Stocks and Bonds

Looking for Historical Stock Prices? Use New York Times and/or Wall Street Journal old issues in their archives.

NYTimes articles giving stock prices and M&A news, going back several decades, can be found in our database, Gale In Context: Opposing Viewpoints but the content is random. Search using the company name as a keyword.

The Allen County Public Library has databases of historical newspapers. 

Financial Filings

Public? Private? Parent?

If you are unfamiliar with a company, a good place to start is the free content on D&B Hoovers. Search the company name and the results usually will reveal whether the company is public, private, or a subsidiary of another company - and give its name.

Public Companies

Any company whose stock is publicly owned and traded must provide investor information, and most do so right on their corporate website. Using any search engine, search [company name] corporate then find the Investor section. 

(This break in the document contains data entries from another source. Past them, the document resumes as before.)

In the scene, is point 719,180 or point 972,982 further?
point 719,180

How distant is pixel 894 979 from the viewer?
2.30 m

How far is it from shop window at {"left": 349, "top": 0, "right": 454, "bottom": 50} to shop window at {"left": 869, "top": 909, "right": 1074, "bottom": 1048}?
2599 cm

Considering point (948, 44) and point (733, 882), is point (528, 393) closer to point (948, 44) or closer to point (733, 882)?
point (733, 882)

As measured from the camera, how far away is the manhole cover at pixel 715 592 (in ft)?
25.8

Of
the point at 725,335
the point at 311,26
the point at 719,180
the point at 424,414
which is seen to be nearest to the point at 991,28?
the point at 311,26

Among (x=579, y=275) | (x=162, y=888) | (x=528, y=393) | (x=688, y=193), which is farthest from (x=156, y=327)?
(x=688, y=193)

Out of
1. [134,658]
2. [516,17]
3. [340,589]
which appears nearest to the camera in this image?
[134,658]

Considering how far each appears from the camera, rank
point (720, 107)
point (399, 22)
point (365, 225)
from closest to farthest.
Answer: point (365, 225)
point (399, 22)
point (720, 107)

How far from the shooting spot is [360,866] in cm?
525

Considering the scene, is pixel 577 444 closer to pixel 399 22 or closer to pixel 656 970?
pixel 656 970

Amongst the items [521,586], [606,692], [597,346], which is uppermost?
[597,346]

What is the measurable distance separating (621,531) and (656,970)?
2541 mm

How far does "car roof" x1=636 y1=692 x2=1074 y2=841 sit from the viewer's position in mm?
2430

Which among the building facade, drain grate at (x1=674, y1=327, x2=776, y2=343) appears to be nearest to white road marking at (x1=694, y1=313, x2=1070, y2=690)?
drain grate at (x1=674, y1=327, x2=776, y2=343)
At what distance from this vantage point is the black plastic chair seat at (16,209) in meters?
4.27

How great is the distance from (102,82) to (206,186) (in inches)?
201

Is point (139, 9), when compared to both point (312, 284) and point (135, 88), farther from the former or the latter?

Private companies sometimes provide financial information for public relations purposes, look for About Us or similar on their website

U.S. Securities and Exchange Commission search engine EDGAR

All companies whose stock is publicly traded in the United States must file financial reports with the SEC. Their most current filings will be here. 

Doing Research on Companies

Read this Blog post from the Library of Congress explaining the research process on companies present and defunct, with links to business research resources

Company Profiles, SWOT analyses, and case studies

Find company profiles in the library's subscription database, Entrepreneurial Studies Source. Use the tab at the top of the search screen to select Company Profiles, then enter the company name. To find SWOT analyses and case studies as well as profiles, use the general search box. Enter the company name or its ticker symbol.

You can also find some company case studies on Google Scholar. Be sure to put the company's name into quotes when searching: "The Gap"

Company Patents and Trademarks

How do you know the company owns intellectual properties worth investing in? Search the United States Patent office. Use the Quick Lookup to search by company name or individual's name.